Given the definition of Fisher information matrix $$ I_{\theta} = \mathbb{E}_\theta[\nabla_{\theta}\log p_\theta(x)\nabla_{\theta}\log p_\theta(x)^T] $$
and the definition of KL divergence $$ D_{KL}(p_{\theta_1}||p_{\theta_2}) = \mathbb{E}_{\theta_1}\bigg[\log\frac{p_{\theta_1}}{p_{\theta_2}}\bigg] $$
I am seeking a proof for the identity $$ I_{i, j} = \frac{\partial}{\partial \theta_i}\frac{\partial}{\partial \theta_j}D_{KL} $$ i.e. $ I = \nabla^2D_{KL} $
You are stating the identity using incorrect notation, which is probably the reason you cannot proceed with the proof.
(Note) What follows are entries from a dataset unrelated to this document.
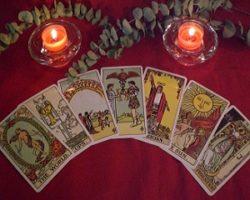Ритуал по очистки карт Таро от энергетической грязи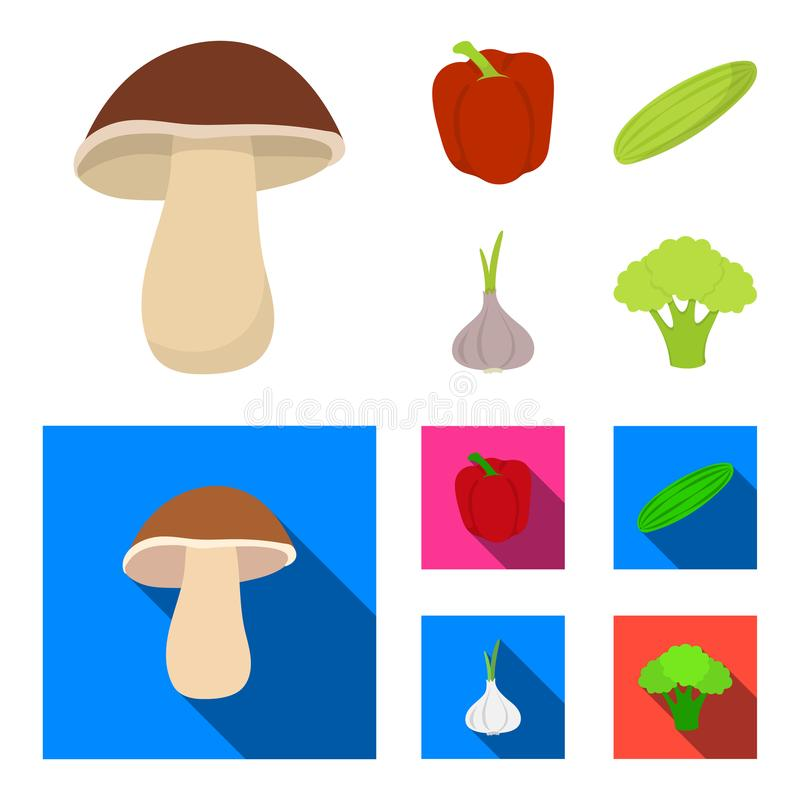 Red sweet pepper, green cucumber, garlic, cabbage. Vegetables set collection icons in cartoon,flat style vector symbol. Stock illustration stock illustration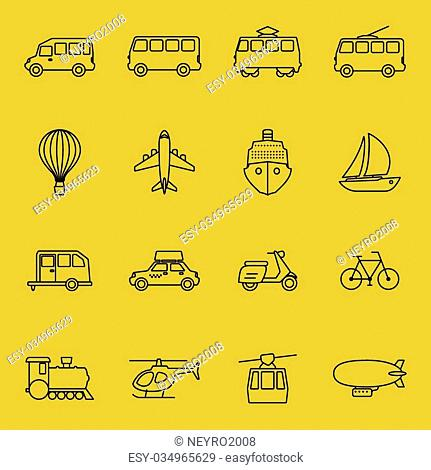 Vector thin line icons of transport. Car and taxi, train and motorcycle, bus and moped illustration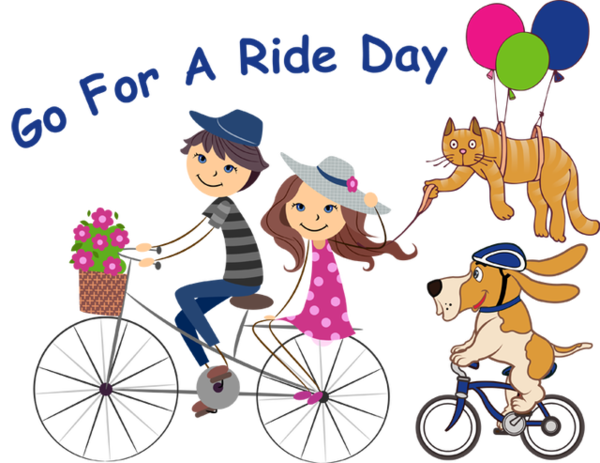Go For a Ride Day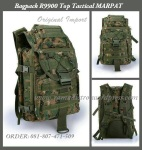 Bagpack R9900 Top tactical MARPAT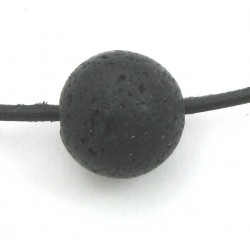 Kugel Lava gebohrt 16 mm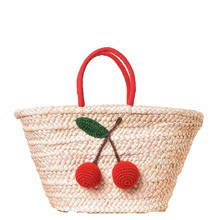 Red Cherry Pom Ball Design Beach Bag Handmade Woven Straw Handbags for Women Shoulder Summer Shoppong Large Totes Boho Bags A26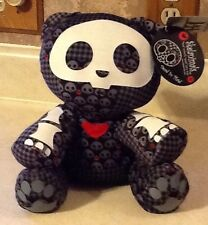 NWT RARE!! SKELANIMALS Dead IN PLAID KIT THE KAT  Plush ! Wow! Look!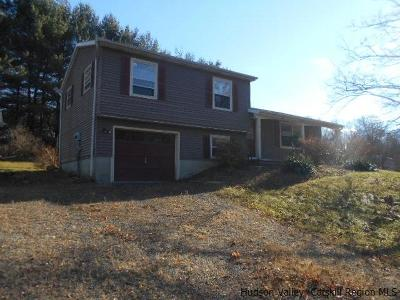 New Paltz Single Family Home For Sale: 16 Meadow Road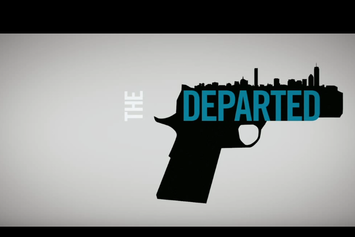 "Amazon Is Turning ""The Departed"" Into A TV Series"
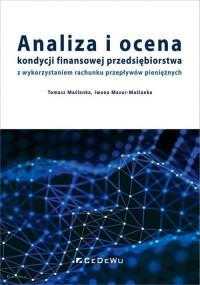 Analiza i ocena kondycji finansowej - okładka książki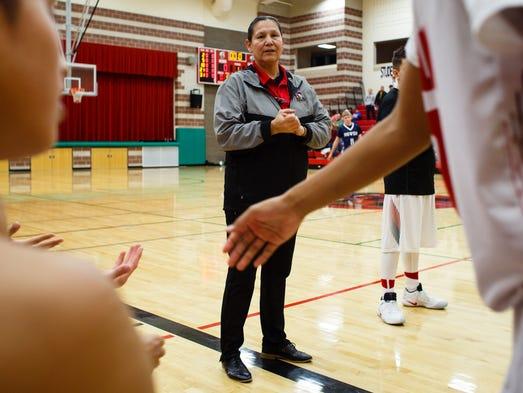 Meskwaki boys' basketball coach Dina Keahna is the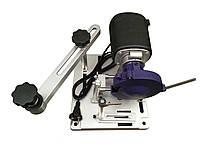 Машина для заточки пильных дисков Темп МЗПД-150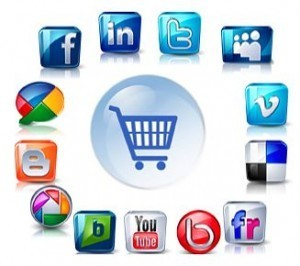 Social Media Falling Short as eCommerce Traffic Source | Mobile Marketing | News Updates | Scoop.it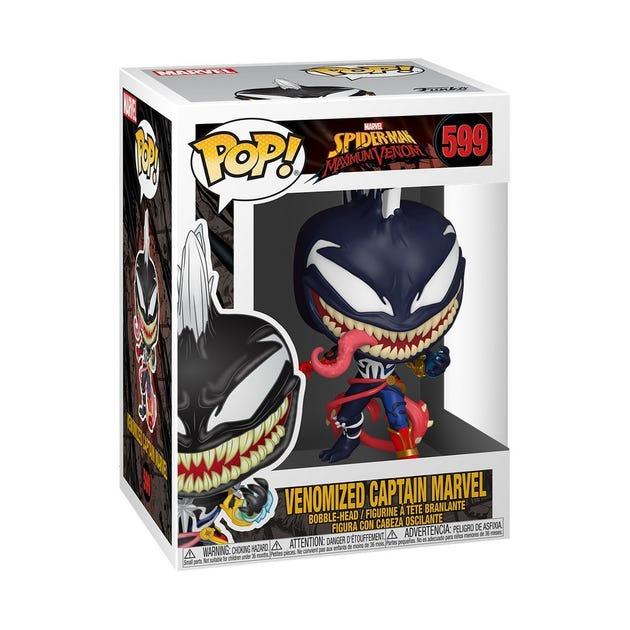POP! Vinyl: Marvel Venom - Captain Marvel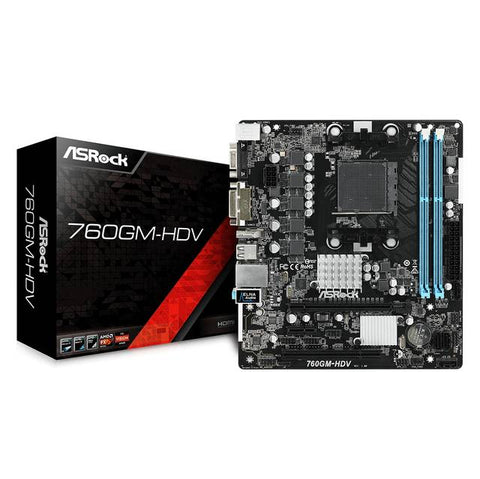 ASROCK 760GM-HDV Socket AM3 + / AM3 / AMD 760G / DDR3 / SATA2 Y USB2.0 / A & V & GbE / MicroATX placa madre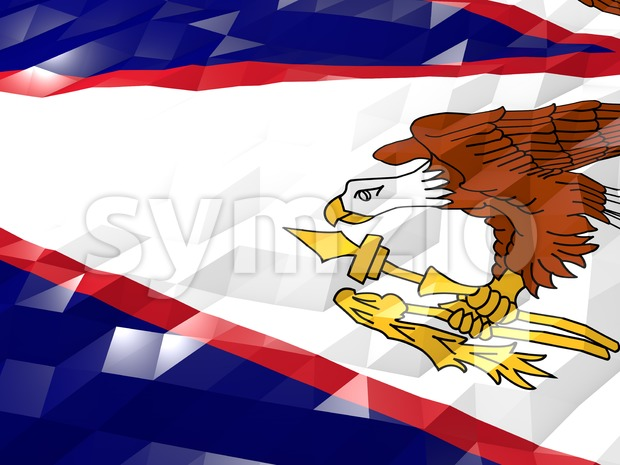 Flag of American Samoa 3D Wallpaper Illustration, National Symbol, Low Polygonal Glossy Origami Style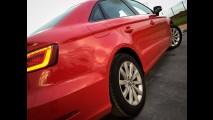 Garagem CARPLACE#2: Quem quer um A3 Sedan 1.4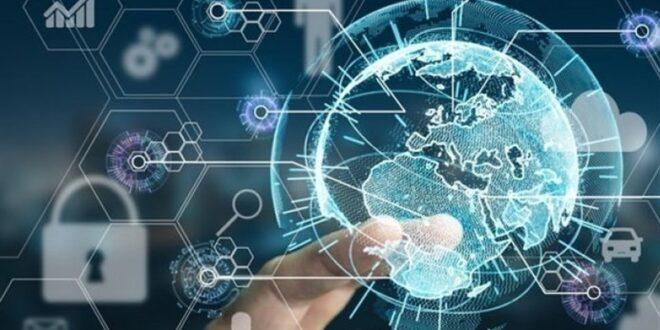 اقتصاد دیجیتال آفریقا تا ۲۰۵۰ شش برابر رشد میکند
The correct statement of the identity appears in the wiki article for the Fisher information matrix, namely,
$$ I_\theta = \nabla_{\theta'}^2D_\text{KL}(\theta \| \theta') \mid_{\theta'=\theta} \text{ (*)}, $$ i.e., the Fisher information matrix equals the Hessian of the function $\theta' \mapsto D_\text{KL}(\theta\|\theta')$, evaluated at $\theta'=\theta$,
where $$ D_\text{KL}(\theta\|\theta') \triangleq \int_x p_\theta(x)\log \frac{p_\theta(x)}{p_{\theta'}(x)}dx. $$
When certain "regularity" conditions hold (related to exchanging the order of differentiation and integration), the Fisher information matrix can be equivalently expressed as (see wiki) $$ I_\theta = -\int_x p_\theta(x)\left(\nabla_\theta^2 \log p_\theta(x) \right) dx, $$
which is trivial to see that it is equal to the right-hand side of (*).